» Task directions
Type out the data exactly as given. Skip any image.

» Data section
* * * * *
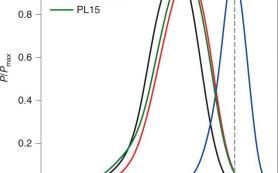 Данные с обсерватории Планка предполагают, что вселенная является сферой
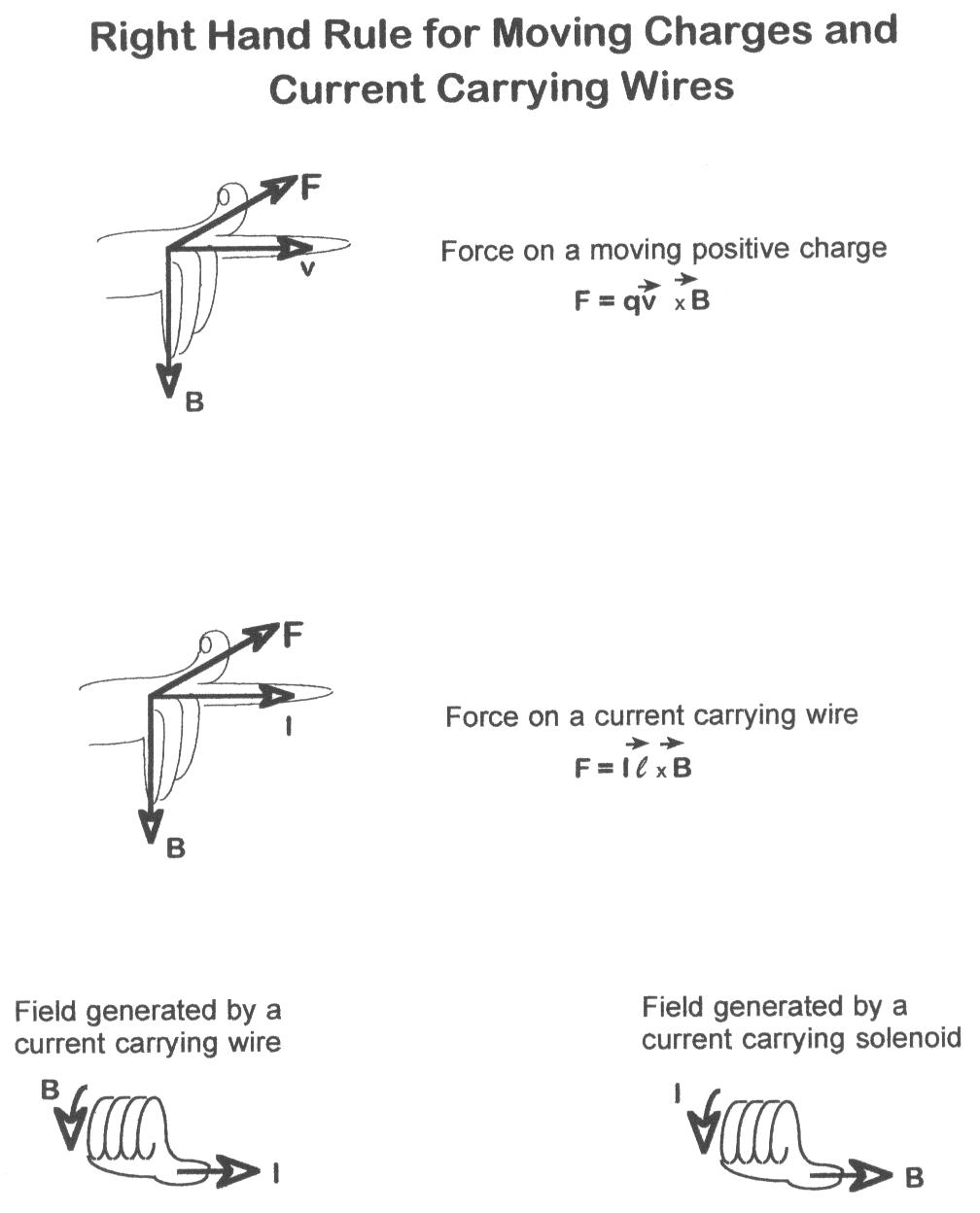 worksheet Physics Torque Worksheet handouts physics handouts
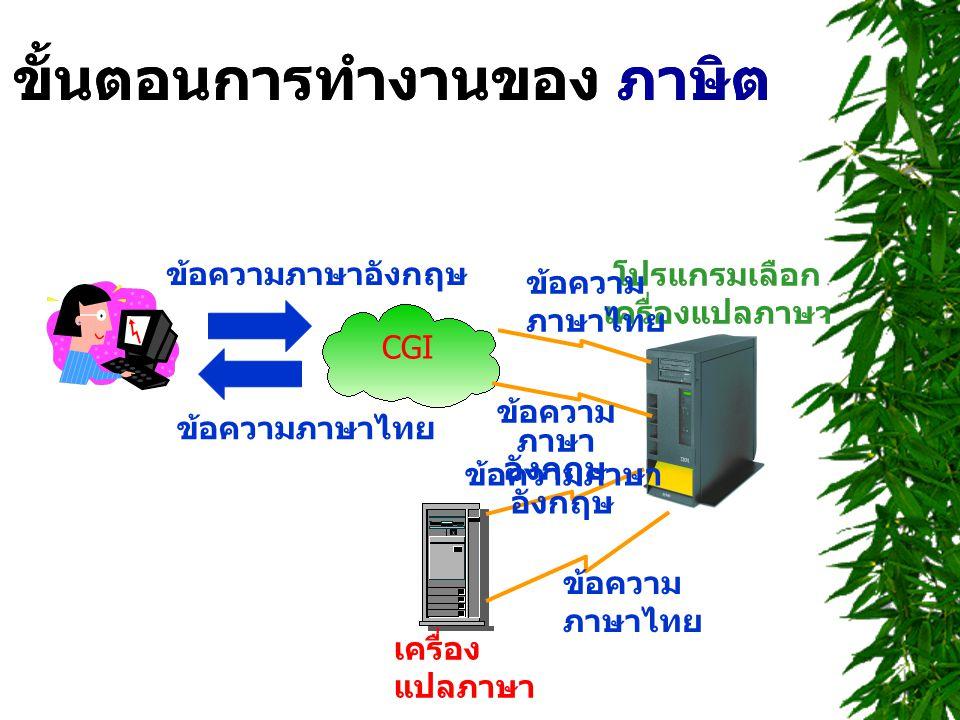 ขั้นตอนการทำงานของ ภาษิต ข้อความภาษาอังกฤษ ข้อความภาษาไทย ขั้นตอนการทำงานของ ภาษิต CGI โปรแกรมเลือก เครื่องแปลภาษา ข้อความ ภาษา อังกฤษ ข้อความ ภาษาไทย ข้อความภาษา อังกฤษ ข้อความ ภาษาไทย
* * * * *
» Solution to this exercise
 Данные с обсерватории Планка предполагают, что вселенная является сферой
 worksheet Physics Torque Worksheet handouts physics handouts
 ขั้นตอนการทำงานของ ภาษิต ข้อความภาษาอังกฤษ ข้อความภาษาไทย ขั้นตอนการทำงานของ ภาษิต CGI โปรแกรมเลือก เครื่องแปลภาษา ข้อความ ภาษา อังกฤษ ข้อความ ภาษาไทย ข้อความภาษา อังกฤษ ข้อความ ภาษาไทย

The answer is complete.